The Blue Jays announced a two-year contract extension for Schneider early Monday, which will run through the 2028 season, right alongside a new five-year deal for general manager Ross Atkins. Just the second manager in Blue Jays history to lead his team to a World Series, joining the great Cito Gaston, Schneider has become one of the faces of this organization, which is a long way from where his journey began with the Blue Jays 25 years ago.
Schneider admitted there have been some “sleepless nights” lately, but this is the only place he’s ever wanted to be, and he’s the only manager his GM wants in the dugout.
“Even just thinking about it, I got a little emotional, just because of how honored I am to work alongside of him,” Atkins said. “He has a really, really deep understanding of what this environment needs to be a winning one. He has the content to have our players relaxed and confident, and he has the preparation to make incredible decisions that really puts us in a strong position on a daily basis.”

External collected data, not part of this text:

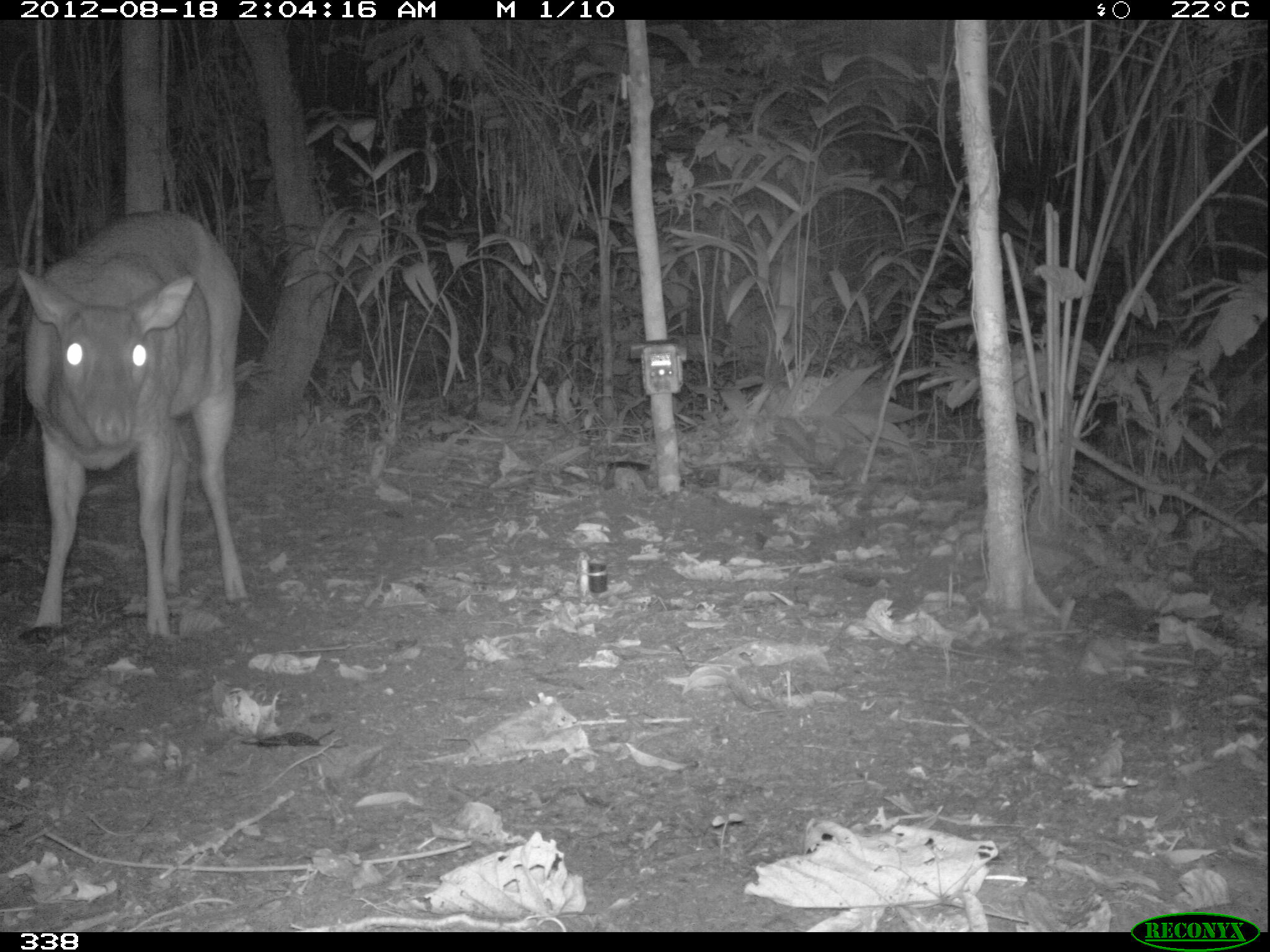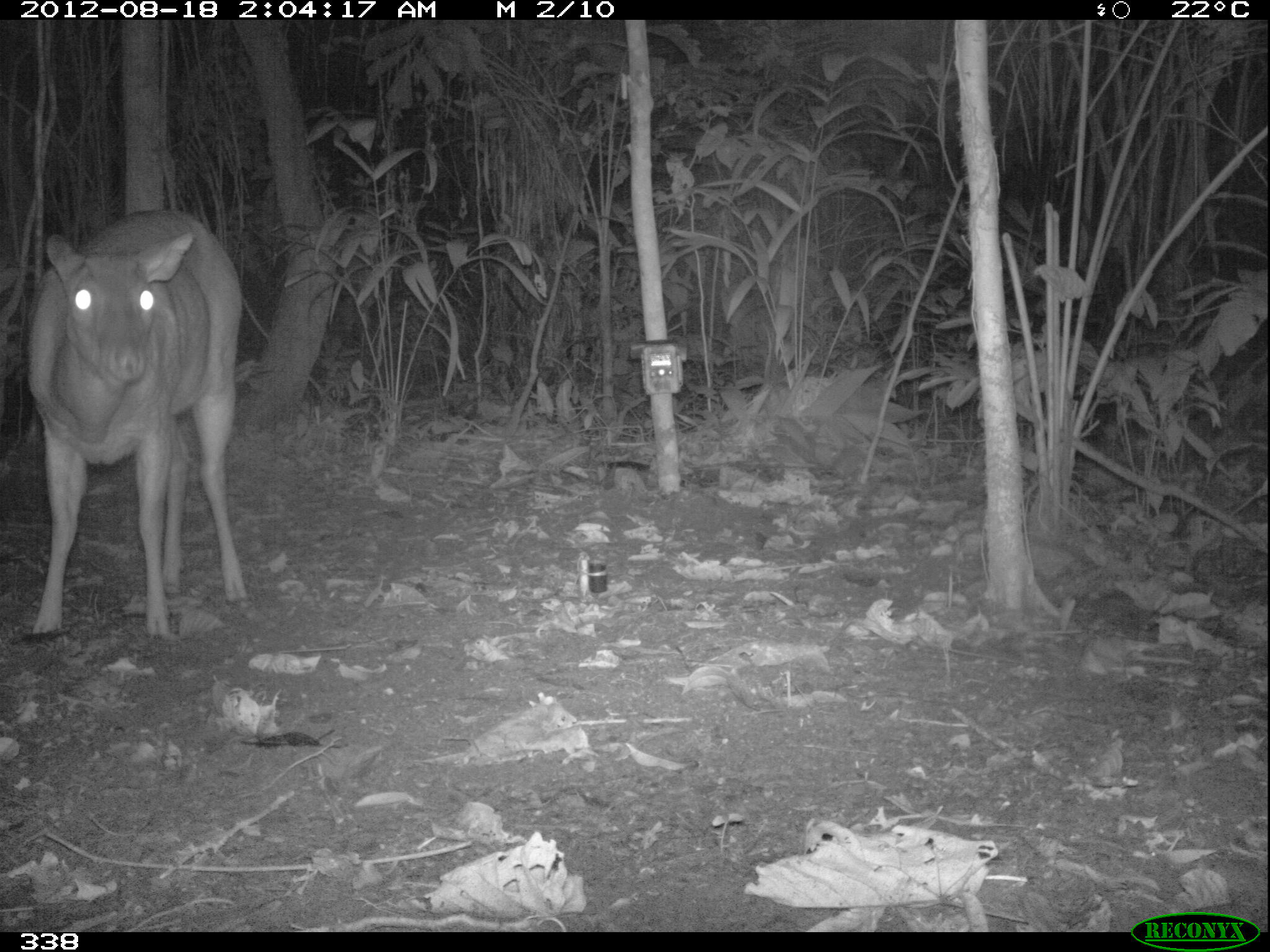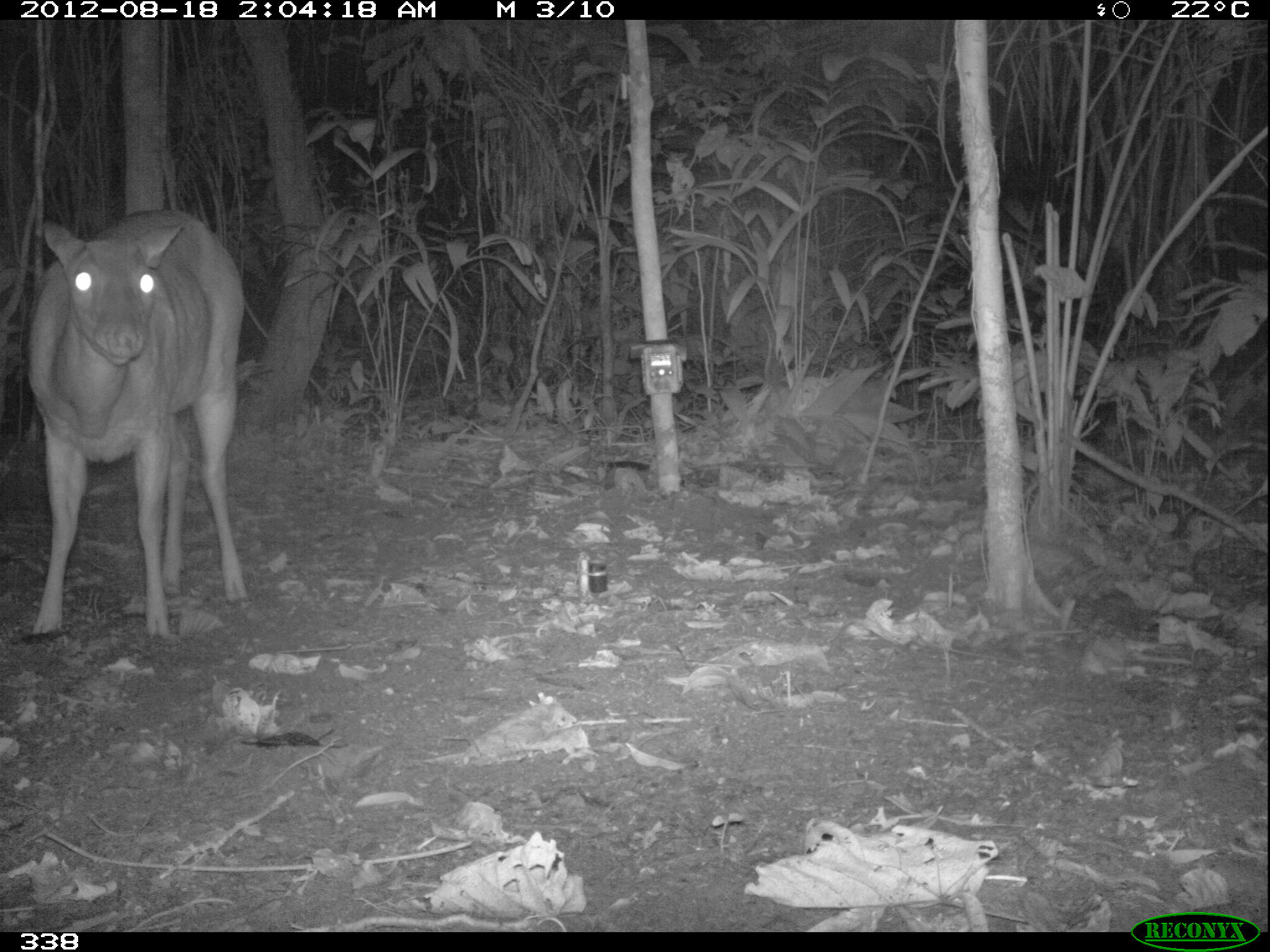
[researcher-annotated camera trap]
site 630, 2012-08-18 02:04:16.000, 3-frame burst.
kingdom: Animalia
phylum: Chordata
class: Mammalia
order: Artiodactyla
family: Cervidae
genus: Mazama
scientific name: Mazama americana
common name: red brocket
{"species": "Mazama americana (red brocket)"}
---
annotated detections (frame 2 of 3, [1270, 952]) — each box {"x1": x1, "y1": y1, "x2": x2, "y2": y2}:
mazama americana: {"x1": 21, "y1": 203, "x2": 246, "y2": 639}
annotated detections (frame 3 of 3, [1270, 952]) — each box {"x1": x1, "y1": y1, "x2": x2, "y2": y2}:
mazama americana: {"x1": 25, "y1": 206, "x2": 248, "y2": 643}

As a 13th-round pick out of the University of Delaware in 2002, Schneider began his career with the Auburn Doubledays, Charleston AlleyCats and Syracuse SkyChiefs, all long-forgotten affiliates of the Blue Jays. When his playing career ended after the 2007 season, Schneider became one of the youngest managers in Minor League Baseball, and suddenly, the catcher who’d never ranked on top prospect lists was a new type of prospect.

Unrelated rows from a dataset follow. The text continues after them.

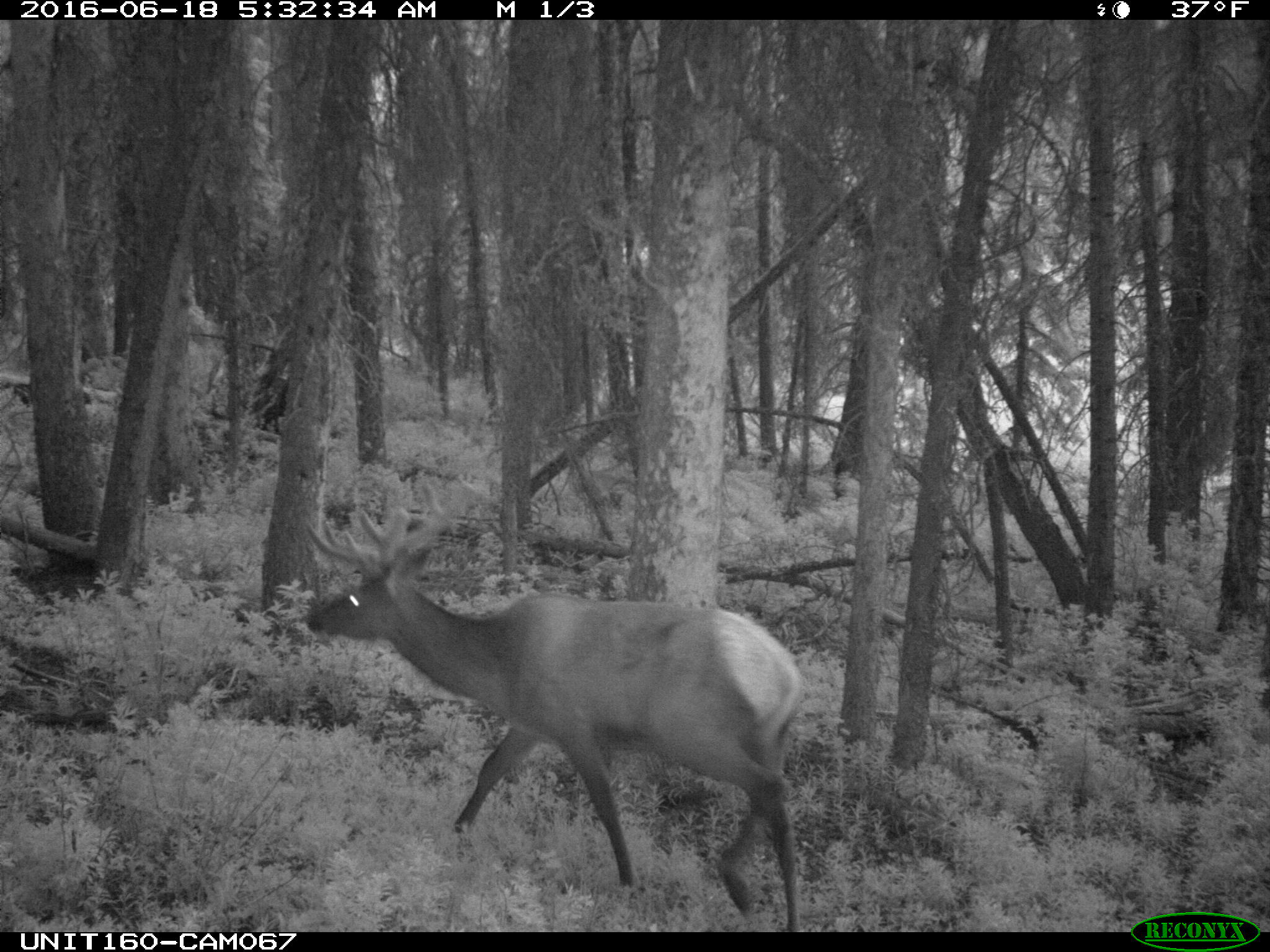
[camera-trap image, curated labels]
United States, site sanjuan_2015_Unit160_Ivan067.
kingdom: Animalia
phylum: Chordata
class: Mammalia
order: Artiodactyla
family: Cervidae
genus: Cervus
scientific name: Cervus elaphus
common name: red deer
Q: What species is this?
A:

For years, Schneider had been circled as a potential “manager of the future," stretching all the way back to his days leading the Vancouver Canadians and Lansing Lugnuts. Then, in Double-A New Hampshire in 2018, the stars all aligned and Schneider stepped into the spotlight, right alongside the future stars of this organization.
“Our team was like a boy band,” Schneider said years later. “It was the Vladdy [Vladimir Guerrero Jr.] and Bo [Bichette] show with Cavan Biggio as the chaperone, the old guy. We were taking trips up and down the I-95 into the middle of nowhere. We’d arrive at 3 a.m., and there would be 50 people at our hotel. I remember one day in Harrisburg, we were leaving the hotel and about 20 people ran after our bus trying to get it to stop. Then, on the way to the field, there was this humongous billboard that said, ‘Senators vs. Fisher Cats, VLAD JR. IS COMING.’ I remember thinking to myself … ‘Wow. OK. This is not normal.’”
Since then, Schneider has grown into the big league life, first as a Major League coach and eventually as manager, a job he took over midway through the 2022 season. Schneider is blunt by nature, which carries over into his own evaluations of himself, and while he’s openly talked about mistakes made and lessons learned along the way, all of these “reps” -- as he’s fond of calling them -- have turned Schneider into one of the best young managers in the game.
“Last year, I think I was pretty deliberate with what I wanted to do, how I did it, what I wanted to say, and how I said it,” Schneider said. “And you kind of just grow into the role a little bit more each year. So I feel like I've taken another step forward.”
The 2025 season brought out the fullest version of Schneider. Perhaps he’s mellowed a bit from those days of big, loud ejections in the Minor Leagues, but that fire is still so fundamental to who Schneider is, and in ‘25 he let it rip. Across the board, players spoke highly of Schneider. His biggest point of pride all season long is that he didn’t need to call a team meeting, and often, the sign of a good manager is a clubhouse that runs itself.
“If he has something to say, he comes to you. I like a person like that,” Guerrero said leading into the 2025 season. “He comes straight to you. He has always been there for me, and he has always been there for everybody. He helps us to get better. When you have a guy like that, you have to appreciate him.”
Schneider has also grown into one of the most comfortable managers in baseball when it comes to handling the media. Between pregame duties, postgame news conferences and everything that comes between, there are 500-plus times each season when Schneider is the face and voice of this organization, which is an extremely important part of the modern manager’s job. Throughout the Blue Jays’ postseason run, media members from other markets often remarked how well Schneider handled those duties, even when the spotlight was brighter than ever.
An extension was the only logical outcome here for either side. Schneider is a Blue Jays lifer, and in him, this organization has found the right man to lead -- and keep leading -- this new era of Blue Jays baseball.